Sodium butyrate-treated embryonic stem cells yield hepatocyte-like cells expressing a glycolytic phenotype.

Embryonic stem cells serve as a promising technology to obtain specific cell types for a number of biomedical applications. Because traditional techniques, such as embryoid body formation result in a wide array of differentiated cells such as hepatic, neuronal, and cardiac lineages, strategies have been utilized which favor cell-specific differentiation to generate more uniformity. In the present study, we have investigated the use of sodium butyrate in a monolayer culture configuration to mediate hepatocyte differentiation of murine embryonic stem cells. Several functional assays used to characterize hepatocyte function (viz. urea secretion, intracellular albumin content, cytokeratin 18, and glycogen staining) were used to analyze the differentiating cell population, suggesting the presence of an enriched population of hepatocyte-like cells.

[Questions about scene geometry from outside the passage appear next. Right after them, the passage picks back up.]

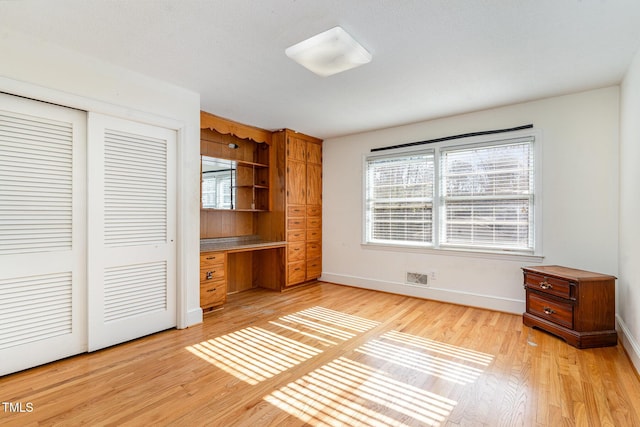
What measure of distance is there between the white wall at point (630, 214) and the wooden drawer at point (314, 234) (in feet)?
12.4

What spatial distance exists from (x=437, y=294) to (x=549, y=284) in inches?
55.0

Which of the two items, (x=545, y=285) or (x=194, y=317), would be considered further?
(x=194, y=317)

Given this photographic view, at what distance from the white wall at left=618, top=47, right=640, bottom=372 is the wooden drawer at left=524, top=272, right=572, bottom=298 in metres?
0.43

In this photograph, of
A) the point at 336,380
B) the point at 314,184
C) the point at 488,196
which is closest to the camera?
the point at 336,380

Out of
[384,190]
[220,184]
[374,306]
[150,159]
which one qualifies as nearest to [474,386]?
[374,306]

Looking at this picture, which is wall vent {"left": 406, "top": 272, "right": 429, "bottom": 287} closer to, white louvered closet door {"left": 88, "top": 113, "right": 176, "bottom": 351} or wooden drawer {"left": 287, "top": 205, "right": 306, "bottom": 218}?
wooden drawer {"left": 287, "top": 205, "right": 306, "bottom": 218}

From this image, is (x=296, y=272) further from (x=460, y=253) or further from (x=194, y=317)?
(x=460, y=253)

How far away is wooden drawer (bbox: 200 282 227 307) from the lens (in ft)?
11.6

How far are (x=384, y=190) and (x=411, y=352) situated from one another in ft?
8.55

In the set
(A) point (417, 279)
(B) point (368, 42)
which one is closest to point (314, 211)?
(A) point (417, 279)

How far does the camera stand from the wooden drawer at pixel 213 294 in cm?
353

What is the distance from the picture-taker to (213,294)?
3.63 meters

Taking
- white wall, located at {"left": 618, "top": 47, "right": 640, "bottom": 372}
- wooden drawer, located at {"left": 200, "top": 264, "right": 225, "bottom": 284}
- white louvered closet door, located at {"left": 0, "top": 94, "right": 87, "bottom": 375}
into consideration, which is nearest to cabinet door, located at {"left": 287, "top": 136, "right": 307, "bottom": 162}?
wooden drawer, located at {"left": 200, "top": 264, "right": 225, "bottom": 284}

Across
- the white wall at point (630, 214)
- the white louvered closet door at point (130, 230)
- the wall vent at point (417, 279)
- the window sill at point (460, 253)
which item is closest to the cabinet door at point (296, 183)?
the window sill at point (460, 253)
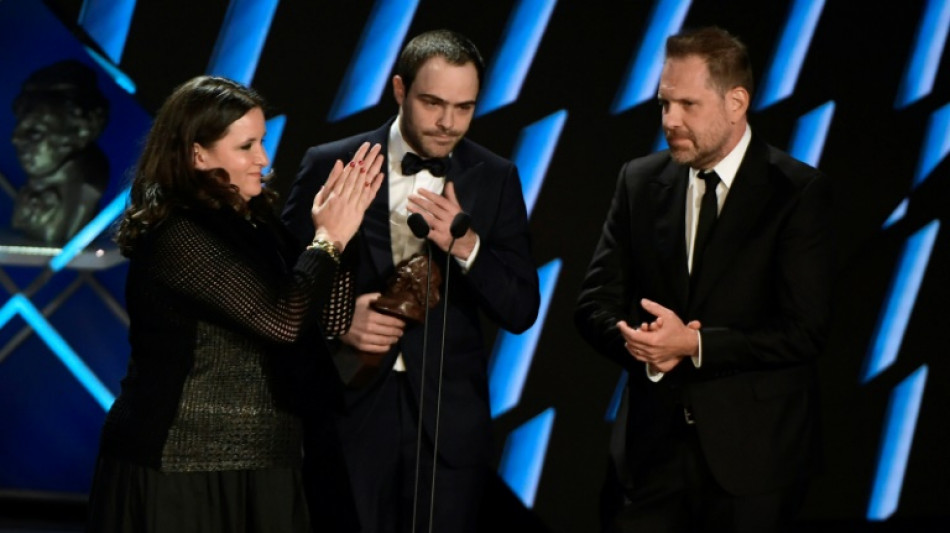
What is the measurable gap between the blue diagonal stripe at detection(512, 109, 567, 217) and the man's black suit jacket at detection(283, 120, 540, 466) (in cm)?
99

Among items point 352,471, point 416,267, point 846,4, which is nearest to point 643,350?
point 416,267

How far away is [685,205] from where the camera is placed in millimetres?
2771

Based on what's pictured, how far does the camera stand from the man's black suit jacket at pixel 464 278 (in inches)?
113

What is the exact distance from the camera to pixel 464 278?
286 centimetres

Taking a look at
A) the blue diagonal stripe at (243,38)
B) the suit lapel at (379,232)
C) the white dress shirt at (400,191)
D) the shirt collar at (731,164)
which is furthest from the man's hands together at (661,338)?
the blue diagonal stripe at (243,38)

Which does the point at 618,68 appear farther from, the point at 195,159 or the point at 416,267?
the point at 195,159

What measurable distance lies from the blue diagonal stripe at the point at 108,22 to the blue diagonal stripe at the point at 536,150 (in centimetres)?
123

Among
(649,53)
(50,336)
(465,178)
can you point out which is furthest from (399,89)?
(50,336)

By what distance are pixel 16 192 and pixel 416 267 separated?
2666 mm

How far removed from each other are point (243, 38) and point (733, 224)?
1.84 meters

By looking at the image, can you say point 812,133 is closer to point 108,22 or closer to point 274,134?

Since mature hepatocytes mediate energy metabolism predominantly through oxidative means as opposed to hepatocyte precursors, which are primarily glycolytic, we have performed a kinetic analysis of glycolytic and functional capacity to characterize the differentiated cells. In conjunction with mitochondrial mass and activity measurements, we show that Na-butyrate-mediated differentiated cells mediate energy metabolism predominantly through glycolysis. This metabolic and mitochondrial characterization can assist in evaluating stem cell differentiation and may prove useful in identifying key regulatory molecules in mediating further differentiation.